Japan schools call for recess on violence

The "blackboard jungle" has reached Japan with a vengeance. The national police agency, which began keeping figures on school violence in the mid-1970s, admits the current level of hooliganism is a grave social problem.

Somehow this doesn't conform with the accepted image of Japan as a peaceful, discipline country. Credit that to Japanese skill in hiding the problem.

Last year, an average of 14 out of every thousand schoolchildren received police "correctional guidance" for criminal offenses. In the first five months of this year, cases of attacks by junior-high students (12- to 15-year-olds) on their teachers were double the same period in 1979 and more than five times the number of attacks in all of 1975.

The headmaster of Tokyo's Okudo Junior High School recently summoned police to help quell a free-for-all between students and teachers that was touched off by confiscation of a tape recorder going full blast in a classroom during recess. Police arrested dozens of rampaging students.
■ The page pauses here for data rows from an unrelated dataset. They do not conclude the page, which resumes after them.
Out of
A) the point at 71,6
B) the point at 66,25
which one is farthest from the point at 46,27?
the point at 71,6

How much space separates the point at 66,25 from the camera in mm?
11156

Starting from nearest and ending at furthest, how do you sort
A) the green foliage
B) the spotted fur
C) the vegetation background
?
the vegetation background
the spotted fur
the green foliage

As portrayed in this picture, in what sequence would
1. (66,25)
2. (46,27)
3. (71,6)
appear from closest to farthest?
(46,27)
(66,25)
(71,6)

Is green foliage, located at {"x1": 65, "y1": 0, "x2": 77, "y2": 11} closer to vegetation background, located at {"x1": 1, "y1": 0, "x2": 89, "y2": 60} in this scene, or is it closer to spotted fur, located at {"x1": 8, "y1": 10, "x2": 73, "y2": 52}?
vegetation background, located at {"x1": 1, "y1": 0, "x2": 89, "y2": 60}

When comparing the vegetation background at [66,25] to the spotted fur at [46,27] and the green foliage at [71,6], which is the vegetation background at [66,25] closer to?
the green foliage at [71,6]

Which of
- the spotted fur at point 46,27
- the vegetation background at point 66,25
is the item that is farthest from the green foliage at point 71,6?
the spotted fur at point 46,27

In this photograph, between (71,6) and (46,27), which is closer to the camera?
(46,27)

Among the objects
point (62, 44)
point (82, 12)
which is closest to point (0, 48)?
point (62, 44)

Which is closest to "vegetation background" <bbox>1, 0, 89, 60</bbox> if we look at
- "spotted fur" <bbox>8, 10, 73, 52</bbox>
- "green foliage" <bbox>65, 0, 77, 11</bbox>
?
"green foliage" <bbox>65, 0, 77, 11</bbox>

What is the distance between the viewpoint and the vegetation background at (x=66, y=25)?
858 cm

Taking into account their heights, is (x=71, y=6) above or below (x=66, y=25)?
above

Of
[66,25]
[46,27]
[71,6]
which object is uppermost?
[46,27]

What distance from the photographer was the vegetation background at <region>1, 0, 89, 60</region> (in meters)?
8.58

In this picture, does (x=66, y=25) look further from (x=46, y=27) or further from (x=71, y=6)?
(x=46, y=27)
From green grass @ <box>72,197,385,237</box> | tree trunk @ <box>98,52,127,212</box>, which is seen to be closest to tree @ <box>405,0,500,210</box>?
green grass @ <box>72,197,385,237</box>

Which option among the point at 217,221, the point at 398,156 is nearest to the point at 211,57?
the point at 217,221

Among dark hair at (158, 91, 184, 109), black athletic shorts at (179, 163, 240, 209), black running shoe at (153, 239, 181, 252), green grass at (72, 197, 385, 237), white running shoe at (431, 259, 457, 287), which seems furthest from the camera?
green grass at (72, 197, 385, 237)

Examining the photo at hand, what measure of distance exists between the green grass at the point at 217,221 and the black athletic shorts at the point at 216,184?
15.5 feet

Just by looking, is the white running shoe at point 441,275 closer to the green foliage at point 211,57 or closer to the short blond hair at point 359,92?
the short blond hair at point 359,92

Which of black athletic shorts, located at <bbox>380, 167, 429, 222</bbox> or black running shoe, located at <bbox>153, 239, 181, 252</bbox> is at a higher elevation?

There was sharp press criticism of the headmaster who, it was said, should have used persuasion. But one teacher, Tadami Kawakami, defends his headmaster. He points out that between last December and March, 72 out of 199 male third-year students were arrested for delinquency.

"These days, they are big and strong and don't hesitate to grapple with their teacher," he says. But what is surprising is that Okudo did not have a reputation as a "tough school."

At some schools, gangs of toughs are reported to have gone on vandalism rampages. Others have roller-skated or cycled around corridors with radios blaring. A favorite trick is "the kamikaze attack": tossing flaming paper airplanes at teachers.

Women teachers report an increasing level of verbal abuse, often with crude sexual connotations. In one Tokyo school, some students locked themselves in a studio and broadcast music and erotic tapes over the public address system.

Police also report an increasing number of student attacks against teachers with swords and air guns rather than fists. According to official statistics, 38 cases of assault on 58 teachers were reported in the first five months of this year -- up from 44 cases involving 66 teachers in all of 1979. And this is seen as merely the "tip of the iceberg" because many schools are reluctant to file charges and lose face.

Incidents are now even being reported in primary schools. But the greatest problem is definitely at the junior- rather than senior-high level (16- to 18 -year-olds). The imminence of crucial university entrance tests affecting their whole lives seems to have a sobering effect on the older students.

To cope with the problem, the teachers union has launched a "hot line" telephone- advice service. Police and education authorities have formed committees to prevent violence against teachers and the formation of gangs who engage in gambling, prostitution, shoplifting, and turf battles with other schools. Girls are often more violent than boys.

A leading psychologist says that "these children are trying to assert their independence. While this may not be revolutionary in some countries, it is in Japan's system of rigid social roles. they want to be noticed as individuals, not fresh battalions for the economic miracle.

"These children have been forced-fed into the education system which is supposed to guarantee success. But no one has bothered to ask them how they define success."

Parents share some of the blame. They have long insisted that classroom instruction should concentrate purely on getting good grades rather than on character-building. As competitive pressures have dangerously built up, many parents have lost trust in traditional schooling and now insist on sending their children to "prep schools."

Classroom emphasis, particularly at the junior-high level, has been on teachers reading from textbooks crammed with information the students often don't understand. Students become passive spectators, and slow learners readily become bored and "switch off."

The Education Ministry acknowledges this problem. It has just completed the first major revision of junior high school textbooks in more than 10 years. A ministry spokesman said the new books were generally thinner, contained brighter material, such as cartoons and comic strips, and attempted to spur more individual creative thinking.